There are important limitations to our analysis. While we accounted for a wide range of potentially confounding factors in our propensity score matching, there may remain unobserved characteristics of children that are different between the pre-COVID and post-COVID groups. If such differences are correlated with child growth outcomes, they may bias our estimates. Second, while we have primarily focused on undernutrition in the context of weight and height indicators, it is also possible that some children may have experienced increased rates of overweight and obesity due to reduced physical activity during the lockdown. A meta-analysis of 15 countries found a link between COVID-19 lockdowns and rates of obesity and overweight among children and adolescents46. Third, because the NFHS-5 survey ended in April 2021, out study could not capture the potential negative effects of the pandemic during the COVID-19 delta variant surge and related lockdowns and other measures during April to June of 2021 in India. Fourth, our work could not identify the mechanisms through which the identified changes occurred. For example, we could not measure the relative contribution of environmental stressors, infections, and lack of nutrition in reducing a child’s nutritional status. Finally, we considered height and weight outcomes as they are the most commonly used and reported growth indicators. Other biomarkers such as head circumference and anemia rates could also be examined in the future.

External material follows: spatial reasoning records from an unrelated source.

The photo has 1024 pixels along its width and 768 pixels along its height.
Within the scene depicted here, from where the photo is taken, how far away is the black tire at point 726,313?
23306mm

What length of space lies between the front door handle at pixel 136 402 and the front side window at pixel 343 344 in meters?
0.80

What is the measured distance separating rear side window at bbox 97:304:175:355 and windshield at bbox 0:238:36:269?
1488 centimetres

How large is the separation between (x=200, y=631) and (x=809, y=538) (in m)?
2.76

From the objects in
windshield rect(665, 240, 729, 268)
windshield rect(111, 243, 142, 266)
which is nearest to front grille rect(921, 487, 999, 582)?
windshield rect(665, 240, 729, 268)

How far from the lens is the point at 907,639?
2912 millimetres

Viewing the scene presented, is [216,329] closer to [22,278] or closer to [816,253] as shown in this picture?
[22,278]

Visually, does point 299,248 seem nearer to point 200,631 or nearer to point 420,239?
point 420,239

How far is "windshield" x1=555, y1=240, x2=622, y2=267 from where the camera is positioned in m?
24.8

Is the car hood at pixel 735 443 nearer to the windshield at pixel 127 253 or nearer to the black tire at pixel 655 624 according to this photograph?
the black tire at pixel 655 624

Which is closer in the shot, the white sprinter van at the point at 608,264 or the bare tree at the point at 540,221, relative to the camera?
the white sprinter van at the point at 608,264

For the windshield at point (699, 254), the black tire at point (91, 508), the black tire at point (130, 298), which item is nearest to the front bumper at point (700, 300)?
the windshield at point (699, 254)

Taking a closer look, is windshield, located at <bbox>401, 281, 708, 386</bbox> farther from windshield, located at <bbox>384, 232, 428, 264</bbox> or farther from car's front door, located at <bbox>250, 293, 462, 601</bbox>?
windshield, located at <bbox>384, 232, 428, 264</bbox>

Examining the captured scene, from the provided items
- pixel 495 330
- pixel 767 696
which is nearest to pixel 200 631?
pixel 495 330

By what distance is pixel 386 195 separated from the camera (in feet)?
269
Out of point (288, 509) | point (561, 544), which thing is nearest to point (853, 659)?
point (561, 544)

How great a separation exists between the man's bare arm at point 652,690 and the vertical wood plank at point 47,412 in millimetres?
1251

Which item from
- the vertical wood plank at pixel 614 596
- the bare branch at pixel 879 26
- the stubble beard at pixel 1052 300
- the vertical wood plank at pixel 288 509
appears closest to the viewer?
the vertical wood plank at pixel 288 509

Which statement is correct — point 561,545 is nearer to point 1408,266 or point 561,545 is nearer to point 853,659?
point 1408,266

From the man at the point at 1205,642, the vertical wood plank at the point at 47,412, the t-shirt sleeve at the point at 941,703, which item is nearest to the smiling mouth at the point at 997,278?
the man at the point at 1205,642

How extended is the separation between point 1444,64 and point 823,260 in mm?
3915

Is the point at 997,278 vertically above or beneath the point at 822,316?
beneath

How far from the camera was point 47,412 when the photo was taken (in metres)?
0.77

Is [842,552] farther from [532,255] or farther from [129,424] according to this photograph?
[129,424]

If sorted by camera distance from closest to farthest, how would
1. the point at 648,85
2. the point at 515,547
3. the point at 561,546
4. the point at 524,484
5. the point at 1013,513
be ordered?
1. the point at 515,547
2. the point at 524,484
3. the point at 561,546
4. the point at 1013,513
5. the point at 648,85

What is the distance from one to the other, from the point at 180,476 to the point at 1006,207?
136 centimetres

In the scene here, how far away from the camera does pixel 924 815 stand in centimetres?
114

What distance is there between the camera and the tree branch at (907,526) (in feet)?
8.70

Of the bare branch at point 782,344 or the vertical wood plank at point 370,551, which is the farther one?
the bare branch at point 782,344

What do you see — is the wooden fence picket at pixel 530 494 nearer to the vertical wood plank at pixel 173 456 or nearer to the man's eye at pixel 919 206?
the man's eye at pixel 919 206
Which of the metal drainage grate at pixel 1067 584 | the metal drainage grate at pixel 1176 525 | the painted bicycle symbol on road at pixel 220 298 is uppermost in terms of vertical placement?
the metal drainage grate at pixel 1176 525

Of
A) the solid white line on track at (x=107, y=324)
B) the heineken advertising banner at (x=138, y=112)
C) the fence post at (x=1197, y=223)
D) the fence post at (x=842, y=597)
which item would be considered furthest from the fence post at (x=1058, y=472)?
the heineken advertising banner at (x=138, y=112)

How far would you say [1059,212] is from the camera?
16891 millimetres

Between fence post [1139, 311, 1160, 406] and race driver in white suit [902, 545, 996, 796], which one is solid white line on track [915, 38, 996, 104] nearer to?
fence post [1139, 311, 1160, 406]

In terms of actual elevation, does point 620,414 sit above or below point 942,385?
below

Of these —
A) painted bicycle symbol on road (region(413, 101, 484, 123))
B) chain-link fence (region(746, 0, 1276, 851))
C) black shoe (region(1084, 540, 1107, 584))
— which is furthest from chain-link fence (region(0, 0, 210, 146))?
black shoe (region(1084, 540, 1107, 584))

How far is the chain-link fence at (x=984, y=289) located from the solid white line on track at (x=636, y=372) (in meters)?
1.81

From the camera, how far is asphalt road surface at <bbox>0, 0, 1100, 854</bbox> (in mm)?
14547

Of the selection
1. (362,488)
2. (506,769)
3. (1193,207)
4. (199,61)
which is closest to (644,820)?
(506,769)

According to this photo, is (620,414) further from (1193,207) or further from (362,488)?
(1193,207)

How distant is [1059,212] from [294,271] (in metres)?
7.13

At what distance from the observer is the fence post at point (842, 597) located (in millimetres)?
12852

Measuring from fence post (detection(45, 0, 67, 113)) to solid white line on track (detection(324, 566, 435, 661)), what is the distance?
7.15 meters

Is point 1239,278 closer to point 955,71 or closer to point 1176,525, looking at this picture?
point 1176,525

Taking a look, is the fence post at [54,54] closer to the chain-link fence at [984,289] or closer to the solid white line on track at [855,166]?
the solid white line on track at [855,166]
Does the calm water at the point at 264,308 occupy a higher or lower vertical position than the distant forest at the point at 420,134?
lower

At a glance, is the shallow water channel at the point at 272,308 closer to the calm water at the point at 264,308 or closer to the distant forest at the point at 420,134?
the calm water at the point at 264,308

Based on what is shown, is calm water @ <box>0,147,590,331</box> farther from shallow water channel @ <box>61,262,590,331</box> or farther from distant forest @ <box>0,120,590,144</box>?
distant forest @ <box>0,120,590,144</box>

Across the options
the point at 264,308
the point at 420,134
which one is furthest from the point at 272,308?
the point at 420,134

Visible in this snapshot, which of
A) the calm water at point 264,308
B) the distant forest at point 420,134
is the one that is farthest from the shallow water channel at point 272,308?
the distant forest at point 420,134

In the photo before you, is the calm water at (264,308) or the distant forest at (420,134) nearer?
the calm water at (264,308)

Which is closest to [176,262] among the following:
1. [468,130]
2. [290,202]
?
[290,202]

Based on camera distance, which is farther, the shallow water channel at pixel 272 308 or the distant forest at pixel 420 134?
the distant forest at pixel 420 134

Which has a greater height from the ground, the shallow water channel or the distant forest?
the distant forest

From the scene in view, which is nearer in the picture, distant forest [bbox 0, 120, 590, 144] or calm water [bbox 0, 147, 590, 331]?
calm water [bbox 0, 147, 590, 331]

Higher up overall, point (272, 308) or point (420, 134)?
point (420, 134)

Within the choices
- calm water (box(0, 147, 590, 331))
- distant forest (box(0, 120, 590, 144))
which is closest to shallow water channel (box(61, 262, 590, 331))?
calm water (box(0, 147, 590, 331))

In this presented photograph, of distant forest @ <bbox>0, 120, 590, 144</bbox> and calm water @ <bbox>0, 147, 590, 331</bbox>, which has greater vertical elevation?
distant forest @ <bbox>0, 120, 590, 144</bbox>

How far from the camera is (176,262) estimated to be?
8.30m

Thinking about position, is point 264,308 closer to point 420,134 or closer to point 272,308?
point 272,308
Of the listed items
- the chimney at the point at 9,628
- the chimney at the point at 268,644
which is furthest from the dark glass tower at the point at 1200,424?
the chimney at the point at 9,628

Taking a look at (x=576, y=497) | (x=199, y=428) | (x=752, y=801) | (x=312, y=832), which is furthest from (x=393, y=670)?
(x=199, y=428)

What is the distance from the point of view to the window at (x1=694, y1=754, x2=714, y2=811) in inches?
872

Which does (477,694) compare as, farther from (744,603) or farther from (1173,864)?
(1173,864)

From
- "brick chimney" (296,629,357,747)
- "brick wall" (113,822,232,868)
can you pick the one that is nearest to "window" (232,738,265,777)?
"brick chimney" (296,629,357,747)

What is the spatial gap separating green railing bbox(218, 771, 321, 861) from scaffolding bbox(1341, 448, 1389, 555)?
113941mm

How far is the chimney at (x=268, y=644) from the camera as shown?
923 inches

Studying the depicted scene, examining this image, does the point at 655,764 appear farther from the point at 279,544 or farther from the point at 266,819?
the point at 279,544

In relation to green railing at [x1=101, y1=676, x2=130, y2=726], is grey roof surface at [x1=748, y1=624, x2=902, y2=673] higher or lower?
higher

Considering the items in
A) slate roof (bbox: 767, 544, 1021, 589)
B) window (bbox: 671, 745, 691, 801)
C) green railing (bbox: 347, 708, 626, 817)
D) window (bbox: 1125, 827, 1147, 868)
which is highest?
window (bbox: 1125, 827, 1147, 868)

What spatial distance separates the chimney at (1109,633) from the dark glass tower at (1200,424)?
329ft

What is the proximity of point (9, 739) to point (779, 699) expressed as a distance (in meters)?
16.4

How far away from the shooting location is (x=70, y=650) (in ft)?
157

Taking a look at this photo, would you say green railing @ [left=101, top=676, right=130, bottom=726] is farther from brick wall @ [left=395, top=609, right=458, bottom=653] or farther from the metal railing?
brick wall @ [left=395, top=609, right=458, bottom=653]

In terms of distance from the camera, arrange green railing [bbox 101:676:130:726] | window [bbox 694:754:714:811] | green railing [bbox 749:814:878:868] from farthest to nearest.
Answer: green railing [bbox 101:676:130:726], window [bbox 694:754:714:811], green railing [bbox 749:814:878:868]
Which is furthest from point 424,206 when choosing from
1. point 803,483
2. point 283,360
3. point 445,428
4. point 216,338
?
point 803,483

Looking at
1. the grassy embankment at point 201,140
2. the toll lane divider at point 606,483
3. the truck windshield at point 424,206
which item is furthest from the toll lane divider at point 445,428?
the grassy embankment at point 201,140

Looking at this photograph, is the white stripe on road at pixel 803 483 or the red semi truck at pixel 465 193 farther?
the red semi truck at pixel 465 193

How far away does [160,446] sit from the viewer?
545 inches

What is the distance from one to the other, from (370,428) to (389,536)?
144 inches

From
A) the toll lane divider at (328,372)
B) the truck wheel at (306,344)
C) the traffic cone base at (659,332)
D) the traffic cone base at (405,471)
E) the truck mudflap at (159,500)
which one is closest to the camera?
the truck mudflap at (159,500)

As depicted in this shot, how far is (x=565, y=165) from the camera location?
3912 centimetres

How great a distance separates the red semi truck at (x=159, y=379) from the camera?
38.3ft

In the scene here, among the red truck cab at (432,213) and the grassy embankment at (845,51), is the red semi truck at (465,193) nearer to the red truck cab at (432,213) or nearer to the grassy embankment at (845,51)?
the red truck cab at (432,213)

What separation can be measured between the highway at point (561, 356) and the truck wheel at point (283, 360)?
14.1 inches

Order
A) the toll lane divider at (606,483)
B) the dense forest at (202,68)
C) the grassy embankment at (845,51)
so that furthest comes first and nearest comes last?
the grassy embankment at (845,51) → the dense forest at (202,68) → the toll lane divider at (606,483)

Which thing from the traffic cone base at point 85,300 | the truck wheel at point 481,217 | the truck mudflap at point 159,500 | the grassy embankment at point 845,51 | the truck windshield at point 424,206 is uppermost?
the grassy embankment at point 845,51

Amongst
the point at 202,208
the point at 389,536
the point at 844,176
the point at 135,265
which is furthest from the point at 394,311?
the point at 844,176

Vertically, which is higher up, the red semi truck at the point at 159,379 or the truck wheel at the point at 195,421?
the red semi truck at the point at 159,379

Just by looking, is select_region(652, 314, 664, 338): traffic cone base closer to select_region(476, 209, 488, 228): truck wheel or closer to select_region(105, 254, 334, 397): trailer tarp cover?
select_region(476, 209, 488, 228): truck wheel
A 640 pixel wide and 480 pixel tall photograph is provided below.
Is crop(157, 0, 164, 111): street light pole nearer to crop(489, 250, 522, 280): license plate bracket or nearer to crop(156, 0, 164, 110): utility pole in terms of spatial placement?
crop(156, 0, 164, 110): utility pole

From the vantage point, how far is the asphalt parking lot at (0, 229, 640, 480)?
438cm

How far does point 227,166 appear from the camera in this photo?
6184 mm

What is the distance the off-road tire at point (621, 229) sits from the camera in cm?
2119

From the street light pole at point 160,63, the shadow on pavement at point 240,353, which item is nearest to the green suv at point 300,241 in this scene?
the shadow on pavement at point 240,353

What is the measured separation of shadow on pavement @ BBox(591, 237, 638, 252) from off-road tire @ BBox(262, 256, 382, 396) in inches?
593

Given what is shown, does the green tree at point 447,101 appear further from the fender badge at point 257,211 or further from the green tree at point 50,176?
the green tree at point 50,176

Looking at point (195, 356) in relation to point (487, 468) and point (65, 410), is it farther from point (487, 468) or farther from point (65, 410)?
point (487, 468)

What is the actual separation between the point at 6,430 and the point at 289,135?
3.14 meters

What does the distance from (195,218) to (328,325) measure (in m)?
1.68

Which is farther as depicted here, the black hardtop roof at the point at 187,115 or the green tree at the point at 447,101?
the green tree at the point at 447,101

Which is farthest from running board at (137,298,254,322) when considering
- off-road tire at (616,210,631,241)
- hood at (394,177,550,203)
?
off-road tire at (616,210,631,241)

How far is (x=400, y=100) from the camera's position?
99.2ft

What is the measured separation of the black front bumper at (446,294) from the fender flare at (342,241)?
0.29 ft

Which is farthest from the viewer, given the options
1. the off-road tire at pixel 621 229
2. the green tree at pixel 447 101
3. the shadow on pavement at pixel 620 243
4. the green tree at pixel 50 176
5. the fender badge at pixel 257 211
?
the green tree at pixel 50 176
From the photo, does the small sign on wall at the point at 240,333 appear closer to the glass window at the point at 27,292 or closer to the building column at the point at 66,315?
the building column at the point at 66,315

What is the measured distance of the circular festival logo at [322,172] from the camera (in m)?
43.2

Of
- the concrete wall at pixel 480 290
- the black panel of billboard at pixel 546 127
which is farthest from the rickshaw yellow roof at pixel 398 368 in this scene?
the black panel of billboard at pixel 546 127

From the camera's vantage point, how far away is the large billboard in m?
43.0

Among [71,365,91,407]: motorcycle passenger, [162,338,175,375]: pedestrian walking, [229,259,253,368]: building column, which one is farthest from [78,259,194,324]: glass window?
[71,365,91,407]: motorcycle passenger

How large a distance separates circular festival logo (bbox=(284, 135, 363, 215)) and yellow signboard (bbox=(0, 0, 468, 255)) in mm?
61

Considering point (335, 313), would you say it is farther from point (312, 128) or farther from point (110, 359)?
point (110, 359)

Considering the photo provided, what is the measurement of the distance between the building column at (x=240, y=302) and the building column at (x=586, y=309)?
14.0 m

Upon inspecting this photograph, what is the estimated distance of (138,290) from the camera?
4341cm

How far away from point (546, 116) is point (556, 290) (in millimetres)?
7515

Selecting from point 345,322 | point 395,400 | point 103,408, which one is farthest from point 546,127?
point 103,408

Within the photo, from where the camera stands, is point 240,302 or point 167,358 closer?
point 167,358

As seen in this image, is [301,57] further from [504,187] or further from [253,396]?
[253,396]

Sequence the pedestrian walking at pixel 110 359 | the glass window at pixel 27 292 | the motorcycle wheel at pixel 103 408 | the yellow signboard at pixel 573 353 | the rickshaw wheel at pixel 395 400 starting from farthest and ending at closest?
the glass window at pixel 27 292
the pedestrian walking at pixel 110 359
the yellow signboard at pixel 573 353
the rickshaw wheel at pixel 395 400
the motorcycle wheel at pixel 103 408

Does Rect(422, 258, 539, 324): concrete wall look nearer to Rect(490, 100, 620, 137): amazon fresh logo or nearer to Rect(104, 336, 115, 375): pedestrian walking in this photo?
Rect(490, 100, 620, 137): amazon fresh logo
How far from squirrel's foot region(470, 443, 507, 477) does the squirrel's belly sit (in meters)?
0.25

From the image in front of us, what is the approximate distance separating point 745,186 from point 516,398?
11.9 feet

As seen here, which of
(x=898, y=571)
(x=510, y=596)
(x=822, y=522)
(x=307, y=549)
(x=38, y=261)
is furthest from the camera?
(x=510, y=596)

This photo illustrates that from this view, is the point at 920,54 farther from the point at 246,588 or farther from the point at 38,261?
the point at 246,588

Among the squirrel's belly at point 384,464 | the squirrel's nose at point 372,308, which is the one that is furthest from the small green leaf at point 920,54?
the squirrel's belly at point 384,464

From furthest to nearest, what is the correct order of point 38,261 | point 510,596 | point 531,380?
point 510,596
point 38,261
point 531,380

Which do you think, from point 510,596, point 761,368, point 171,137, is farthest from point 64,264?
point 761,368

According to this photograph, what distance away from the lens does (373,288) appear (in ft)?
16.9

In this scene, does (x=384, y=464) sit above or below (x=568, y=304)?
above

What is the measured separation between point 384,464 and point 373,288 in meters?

The COVID-19 pandemic led to decreases in anthropometric outcomes of children during their sensitive developmental stages. A partial recovery in child health outcomes was observed in 2021; child height and weight have not fully recovered, and the effects are concentrated in vulnerable households. The resilience of health and food systems to shocks such as COVID-19 should be strengthened while immediate investments are required to decrease child malnutrition and improve broader child health outcomes.